Plain-text document sources
__________________________________________________

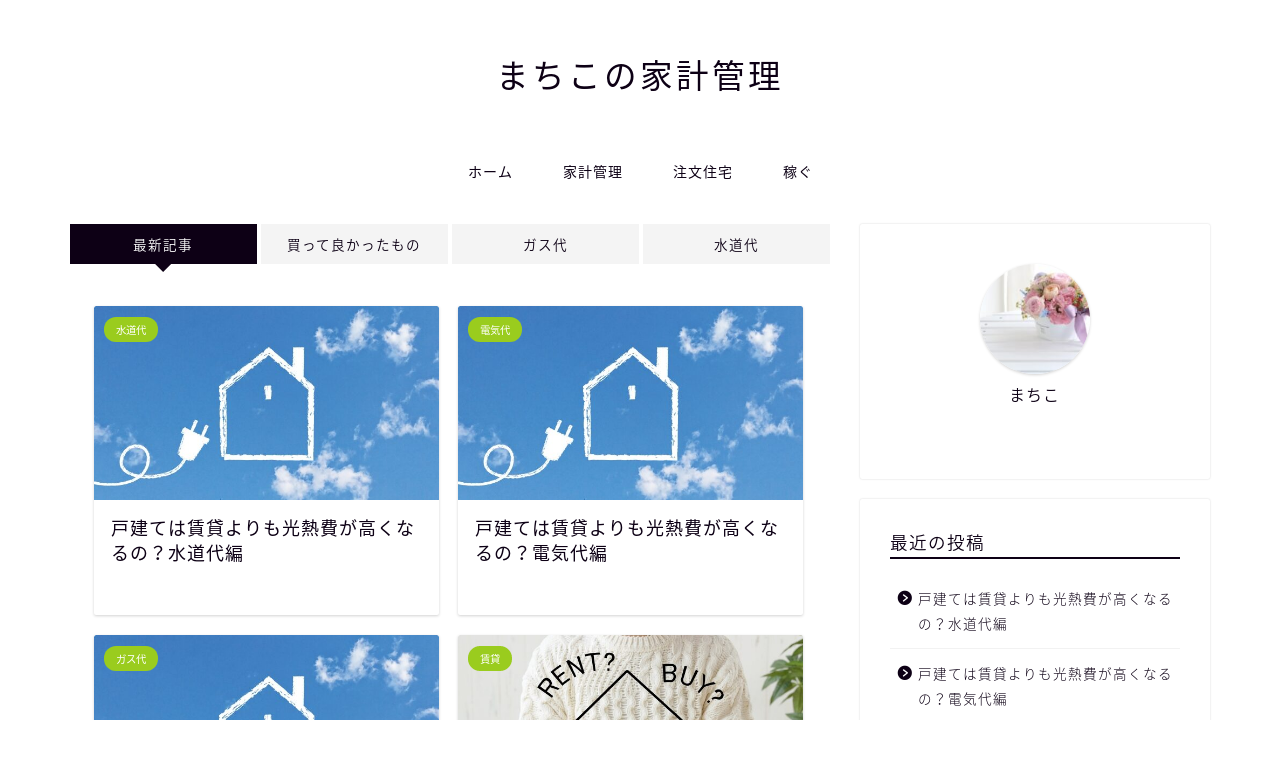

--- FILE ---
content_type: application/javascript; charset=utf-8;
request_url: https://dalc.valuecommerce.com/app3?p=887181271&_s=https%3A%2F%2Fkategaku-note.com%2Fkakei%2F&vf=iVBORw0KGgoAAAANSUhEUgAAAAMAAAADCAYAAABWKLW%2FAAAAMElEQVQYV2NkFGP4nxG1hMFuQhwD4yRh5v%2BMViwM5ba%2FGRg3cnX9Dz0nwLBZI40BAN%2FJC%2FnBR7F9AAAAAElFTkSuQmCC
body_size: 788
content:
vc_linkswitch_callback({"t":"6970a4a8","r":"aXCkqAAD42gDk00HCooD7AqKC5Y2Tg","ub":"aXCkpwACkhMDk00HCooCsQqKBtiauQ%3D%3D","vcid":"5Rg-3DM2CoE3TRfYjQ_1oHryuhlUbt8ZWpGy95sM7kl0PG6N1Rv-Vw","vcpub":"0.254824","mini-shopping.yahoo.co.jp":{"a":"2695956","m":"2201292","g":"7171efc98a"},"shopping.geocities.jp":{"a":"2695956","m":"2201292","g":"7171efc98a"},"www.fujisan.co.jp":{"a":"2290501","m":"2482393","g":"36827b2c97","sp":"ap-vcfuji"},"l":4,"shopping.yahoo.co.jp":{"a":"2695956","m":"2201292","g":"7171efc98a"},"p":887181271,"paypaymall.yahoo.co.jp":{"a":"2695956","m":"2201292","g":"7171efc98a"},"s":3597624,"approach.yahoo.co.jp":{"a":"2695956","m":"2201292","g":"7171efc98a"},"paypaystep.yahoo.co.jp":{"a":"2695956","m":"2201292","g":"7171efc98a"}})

__________________________________________________

EXERCISE BRIEF ::
Output nothing except an exact copy of the records above, with the images left out.

THE COMPLETED TASK ::
--- FILE ---
content_type: application/javascript; charset=utf-8;
request_url: https://dalc.valuecommerce.com/app3?p=887181271&_s=https%3A%2F%2Fkategaku-note.com%2Fkakei%2F&vf=iVBORw0KGgoAAAANSUhEUgAAAAMAAAADCAYAAABWKLW%2FAAAAMElEQVQYV2NkFGP4nxG1hMFuQhwD4yRh5v%2BMViwM5ba%2FGRg3cnX9Dz0nwLBZI40BAN%2FJC%2FnBR7F9AAAAAElFTkSuQmCC
body_size: 788
content:
vc_linkswitch_callback({"t":"6970a4a8","r":"aXCkqAAD42gDk00HCooD7AqKC5Y2Tg","ub":"aXCkpwACkhMDk00HCooCsQqKBtiauQ%3D%3D","vcid":"5Rg-3DM2CoE3TRfYjQ_1oHryuhlUbt8ZWpGy95sM7kl0PG6N1Rv-Vw","vcpub":"0.254824","mini-shopping.yahoo.co.jp":{"a":"2695956","m":"2201292","g":"7171efc98a"},"shopping.geocities.jp":{"a":"2695956","m":"2201292","g":"7171efc98a"},"www.fujisan.co.jp":{"a":"2290501","m":"2482393","g":"36827b2c97","sp":"ap-vcfuji"},"l":4,"shopping.yahoo.co.jp":{"a":"2695956","m":"2201292","g":"7171efc98a"},"p":887181271,"paypaymall.yahoo.co.jp":{"a":"2695956","m":"2201292","g":"7171efc98a"},"s":3597624,"approach.yahoo.co.jp":{"a":"2695956","m":"2201292","g":"7171efc98a"},"paypaystep.yahoo.co.jp":{"a":"2695956","m":"2201292","g":"7171efc98a"}})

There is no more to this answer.